* **PROVIDED TEXT**
Example: A gas has a density of 7.71 g/L at $36.0\,^\circ\text{C}$ and 2.88 atm. What is the molar mass of this gas?
Answer:
$$\begin{align*} \mathcal{M} & =\frac{dRT}{P} \\ & = \frac{7.71\,\text{g/L}\times 0.0821\,\text{L atm/K mol}\times(36.0+273.2)\,\text{K}}{2.88\,\text{atm}} \\ & = 68.0\,\text{g/mol} \end{align*}$$

from IPython.display import YouTubeVideo
YouTubeVideo("88uEsGgXJrU", width=700, height=550)

# Watch the following video for a better understanding 
# on gas laws.

Requirements

1. Understand and remember the ideal gas equation. Konw the meaning of gas constant. Use ideal gas equation to do calculations.
2. Learn how to calculate the molar mass or density of a gaseous substance.

3. Partial Pressures

In a mixture of several gaseous substances, the total moles of gasses is expressed as $n$, and the moles of each gas is expressed as $n_1$, $n_2$, etc. According to ideal gas equation

$$P = \frac{nRT}{V}$$

where $P$ is the total pressure.

Define

$$P_1 = \frac{n_1RT}{V}$$ $$P_2 = \frac{n_2RT}{V}$$

and so on ...

The values of $P_1$, $P_2$, ... are regarded as the partial pressures of each gaseous substance.

The sum of all partial pressures must equal to the total pressure.

$$P = P_1 + P_2 + \dots$$

Define

$$X_i = \frac{n_i}{n}$$

as the molar fraction of one gas substance in the mixture. The sum of the fractions of every gaseous substances must equal to $1$.

We have

$$P_i = X_iP$$

Example: A mixture of three gases A, B and C. The total pressure is 3.46 atm. The moles of each components are 1.53 mol A, 1.64 mol B, and 2.64 mol C. What are the partial pressures of each gases?
Answer:
$$\begin{align*} P_\text{A} & = P_\text{total}\times\frac{n_\text{A}}{n_\text{A}+n_\text{B}+n_\text{C}} \\ & = 3.46\,\text{atm}\times\frac{1.53\,\text{mol}}{1.53\,\text{mol}+1.64\,\text{mol}+2.64\,\text{mol}} \\ & = 0.911\,\text{atm} \end{align*}$$ The partial pressures of B and C can be calculated the same way. The sum of the partial pressures must equal the total pressure.

* **DATASET EXCERPTS**
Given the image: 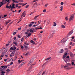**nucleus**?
Returning a JSON list of instances; mask_svg holds the SVG:
<instances>
[{
	"label": "nucleus",
	"mask_w": 75,
	"mask_h": 75,
	"mask_svg": "<svg viewBox=\"0 0 75 75\" xmlns=\"http://www.w3.org/2000/svg\"><path fill=\"white\" fill-rule=\"evenodd\" d=\"M70 18H69V21H71L74 19V15H72L71 16H70Z\"/></svg>",
	"instance_id": "1"
},
{
	"label": "nucleus",
	"mask_w": 75,
	"mask_h": 75,
	"mask_svg": "<svg viewBox=\"0 0 75 75\" xmlns=\"http://www.w3.org/2000/svg\"><path fill=\"white\" fill-rule=\"evenodd\" d=\"M11 5L10 6H6V8H11Z\"/></svg>",
	"instance_id": "2"
},
{
	"label": "nucleus",
	"mask_w": 75,
	"mask_h": 75,
	"mask_svg": "<svg viewBox=\"0 0 75 75\" xmlns=\"http://www.w3.org/2000/svg\"><path fill=\"white\" fill-rule=\"evenodd\" d=\"M25 62H22L20 66L19 67V68H21V67H22V65H23L24 64H25Z\"/></svg>",
	"instance_id": "3"
},
{
	"label": "nucleus",
	"mask_w": 75,
	"mask_h": 75,
	"mask_svg": "<svg viewBox=\"0 0 75 75\" xmlns=\"http://www.w3.org/2000/svg\"><path fill=\"white\" fill-rule=\"evenodd\" d=\"M66 41L67 40H65V39L64 38L62 40L61 42H66Z\"/></svg>",
	"instance_id": "4"
},
{
	"label": "nucleus",
	"mask_w": 75,
	"mask_h": 75,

* **WHAT IS ASKED**
a – Reproduce the gas-law lesson between "where $P$ is" and "each gaseous substance.", inclusive, with "overall pressure" in place of every "total pressure".
b – In the gas-law lesson, what must the sum of the molar fractions of every gaseous substance in a mixture equal?

* **THE ANSWERS**
a –
where $P$ is the overall pressure.

Define

$$P_1 = \frac{n_1RT}{V}$$ $$P_2 = \frac{n_2RT}{V}$$

and so on ...

The values of $P_1$, $P_2$, ... are regarded as the partial pressures of each gaseous substance.

b – 1